Além das questões relacionadas aos direitos trabalhistas, o Catar foi alvo de críticas no quesito dos direitos da comunidade LGBTQIA+, uma vez que o país proíbe e reprime a homossexualidade.  A Fifa chegou a ameaçar de sanções as seleções que fizessem alusão em defesa da diversidade de gênero. Um torcedor chegou a invadir o gramado durante a partida entre Portugal e Uruguai com a bandeira do arco-íris, símbolo do movimento. Em sua camiseta, o torcedor também exibiu uma camiseta com palavras em defesa dos direitos das mulheres.

Para o sociólogo Fernando Segura, esses momentos simbólicos e a presença de milhares de torcedores vindos de todas as regiões do mundo não necessariamente provocam mudanças na sociedade e nos valores locais. ”Eu acredito que às vezes esperamos milagres de uma Copa do Mundo, que uma Copa do Mundo transforme completamente um país, como foi talvez o caso antes da Copa do Mundo no Brasil. Eu lembro daquela expressão ‘não queremos estádios padrão Fifa, queremos hospitais padrão Fifa’. Eu estive na Copa do Mundo no Brasil, eu estive na Copa do Mundo da Rússia, que também foi muito bem-sucedida em termos de organização. Aqui no Catar tenho a mesma impressão, inclusive mais positiva”, afirma.

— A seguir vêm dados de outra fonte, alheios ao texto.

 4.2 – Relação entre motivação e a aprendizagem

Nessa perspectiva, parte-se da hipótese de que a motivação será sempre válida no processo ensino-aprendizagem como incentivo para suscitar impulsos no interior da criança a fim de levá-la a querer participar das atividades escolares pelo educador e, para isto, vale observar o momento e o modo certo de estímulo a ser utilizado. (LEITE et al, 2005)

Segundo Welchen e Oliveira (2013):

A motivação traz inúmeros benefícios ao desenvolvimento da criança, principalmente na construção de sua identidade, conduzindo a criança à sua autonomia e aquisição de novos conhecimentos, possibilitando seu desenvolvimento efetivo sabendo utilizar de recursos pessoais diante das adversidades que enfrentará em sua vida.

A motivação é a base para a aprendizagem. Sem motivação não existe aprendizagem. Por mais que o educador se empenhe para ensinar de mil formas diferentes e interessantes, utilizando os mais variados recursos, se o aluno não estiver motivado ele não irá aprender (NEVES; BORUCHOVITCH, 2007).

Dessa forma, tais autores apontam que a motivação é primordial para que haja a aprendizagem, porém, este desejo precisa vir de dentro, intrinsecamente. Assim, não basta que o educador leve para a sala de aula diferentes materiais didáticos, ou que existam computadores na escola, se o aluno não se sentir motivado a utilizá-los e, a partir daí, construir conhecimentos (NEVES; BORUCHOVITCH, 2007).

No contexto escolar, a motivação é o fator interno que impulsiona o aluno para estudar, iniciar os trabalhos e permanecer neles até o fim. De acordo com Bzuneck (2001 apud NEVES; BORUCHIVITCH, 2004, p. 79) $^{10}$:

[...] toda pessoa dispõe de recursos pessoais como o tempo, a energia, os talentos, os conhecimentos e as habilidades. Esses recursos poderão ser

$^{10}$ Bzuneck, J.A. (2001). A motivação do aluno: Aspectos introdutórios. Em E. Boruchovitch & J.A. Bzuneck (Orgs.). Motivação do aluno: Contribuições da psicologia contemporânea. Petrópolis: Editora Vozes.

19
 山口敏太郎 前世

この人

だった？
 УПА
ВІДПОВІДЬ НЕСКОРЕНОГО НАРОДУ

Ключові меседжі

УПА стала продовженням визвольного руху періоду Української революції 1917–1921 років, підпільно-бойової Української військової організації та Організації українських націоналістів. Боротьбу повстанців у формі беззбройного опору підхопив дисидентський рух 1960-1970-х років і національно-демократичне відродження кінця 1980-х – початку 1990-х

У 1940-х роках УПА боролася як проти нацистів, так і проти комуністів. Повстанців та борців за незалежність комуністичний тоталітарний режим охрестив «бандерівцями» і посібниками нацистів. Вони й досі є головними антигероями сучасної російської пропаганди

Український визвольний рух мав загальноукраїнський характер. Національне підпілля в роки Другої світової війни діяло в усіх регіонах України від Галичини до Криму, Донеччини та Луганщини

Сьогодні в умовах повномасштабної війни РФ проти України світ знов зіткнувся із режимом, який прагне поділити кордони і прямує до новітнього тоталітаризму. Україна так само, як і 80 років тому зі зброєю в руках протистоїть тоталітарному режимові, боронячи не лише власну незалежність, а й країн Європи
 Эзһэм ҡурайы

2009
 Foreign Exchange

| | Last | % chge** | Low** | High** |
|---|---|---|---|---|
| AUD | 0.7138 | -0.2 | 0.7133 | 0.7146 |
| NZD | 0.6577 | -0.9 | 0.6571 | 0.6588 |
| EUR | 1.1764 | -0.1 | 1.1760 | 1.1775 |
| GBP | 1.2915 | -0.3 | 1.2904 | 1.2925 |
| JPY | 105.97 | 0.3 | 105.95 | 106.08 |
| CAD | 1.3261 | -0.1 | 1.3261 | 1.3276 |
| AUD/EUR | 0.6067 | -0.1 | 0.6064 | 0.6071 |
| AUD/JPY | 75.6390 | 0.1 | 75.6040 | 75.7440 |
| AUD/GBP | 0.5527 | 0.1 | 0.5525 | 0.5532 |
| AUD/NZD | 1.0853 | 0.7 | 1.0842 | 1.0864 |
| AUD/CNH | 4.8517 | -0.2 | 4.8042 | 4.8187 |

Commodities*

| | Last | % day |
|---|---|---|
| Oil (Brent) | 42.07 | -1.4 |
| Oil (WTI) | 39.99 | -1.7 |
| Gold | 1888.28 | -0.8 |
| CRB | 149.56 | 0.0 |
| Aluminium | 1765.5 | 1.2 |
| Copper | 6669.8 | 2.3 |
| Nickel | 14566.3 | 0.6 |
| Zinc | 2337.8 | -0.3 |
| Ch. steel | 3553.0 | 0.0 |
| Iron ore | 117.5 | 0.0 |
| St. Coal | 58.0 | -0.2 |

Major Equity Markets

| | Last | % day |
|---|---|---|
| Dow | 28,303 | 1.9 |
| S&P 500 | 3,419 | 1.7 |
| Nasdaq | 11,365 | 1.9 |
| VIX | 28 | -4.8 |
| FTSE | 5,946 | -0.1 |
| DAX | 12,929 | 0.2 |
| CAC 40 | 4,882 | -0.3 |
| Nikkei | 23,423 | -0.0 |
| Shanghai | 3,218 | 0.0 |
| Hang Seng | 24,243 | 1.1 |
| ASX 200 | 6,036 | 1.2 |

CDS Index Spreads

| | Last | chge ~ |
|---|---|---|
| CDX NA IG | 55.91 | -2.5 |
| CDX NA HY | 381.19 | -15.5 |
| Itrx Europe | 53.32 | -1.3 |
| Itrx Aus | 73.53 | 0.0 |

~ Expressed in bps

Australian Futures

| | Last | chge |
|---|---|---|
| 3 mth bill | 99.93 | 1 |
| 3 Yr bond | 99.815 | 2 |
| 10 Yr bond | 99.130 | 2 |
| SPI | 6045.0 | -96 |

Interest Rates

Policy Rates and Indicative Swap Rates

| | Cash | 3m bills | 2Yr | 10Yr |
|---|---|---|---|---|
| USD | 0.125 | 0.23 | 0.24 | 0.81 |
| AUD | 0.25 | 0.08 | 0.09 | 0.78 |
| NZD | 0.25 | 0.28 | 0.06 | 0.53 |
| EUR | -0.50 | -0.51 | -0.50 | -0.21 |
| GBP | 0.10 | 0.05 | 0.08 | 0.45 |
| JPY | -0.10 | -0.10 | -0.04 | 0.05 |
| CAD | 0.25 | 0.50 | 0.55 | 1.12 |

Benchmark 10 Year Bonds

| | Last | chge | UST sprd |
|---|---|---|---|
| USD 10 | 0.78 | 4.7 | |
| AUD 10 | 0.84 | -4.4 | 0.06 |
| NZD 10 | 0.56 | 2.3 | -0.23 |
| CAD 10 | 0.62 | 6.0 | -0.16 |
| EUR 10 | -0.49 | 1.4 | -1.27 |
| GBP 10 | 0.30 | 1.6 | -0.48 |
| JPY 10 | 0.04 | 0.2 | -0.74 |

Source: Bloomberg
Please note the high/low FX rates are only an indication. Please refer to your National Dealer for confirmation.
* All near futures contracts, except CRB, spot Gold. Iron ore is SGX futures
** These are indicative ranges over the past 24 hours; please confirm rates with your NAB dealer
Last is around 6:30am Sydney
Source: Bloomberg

“O Catar tem uma janela para pensar e introduzir mudanças voluntárias, num plano estratégico para uma melhor comunicação com o resto do mundo, inclusive para fazer do Catar um país turístico, um país conhecido e até reconhecido no mundo. Claro que tem ainda muito caminho a percorrer. Logicamente não podemos esperar que uma Copa do Mundo transforme uma cultura patriarcal", garante.

"Porém, eu percebo nas ruas uma certa euforia, não só dos catarianos, porque a gente não vê muitos catarianos ou não sabe quem são catarianos ou não, mas dos trabalhadores que estão aqui, que estão curtindo, talvez só por um instante, mas estão felizes de receber tantos estrangeiros”, garante.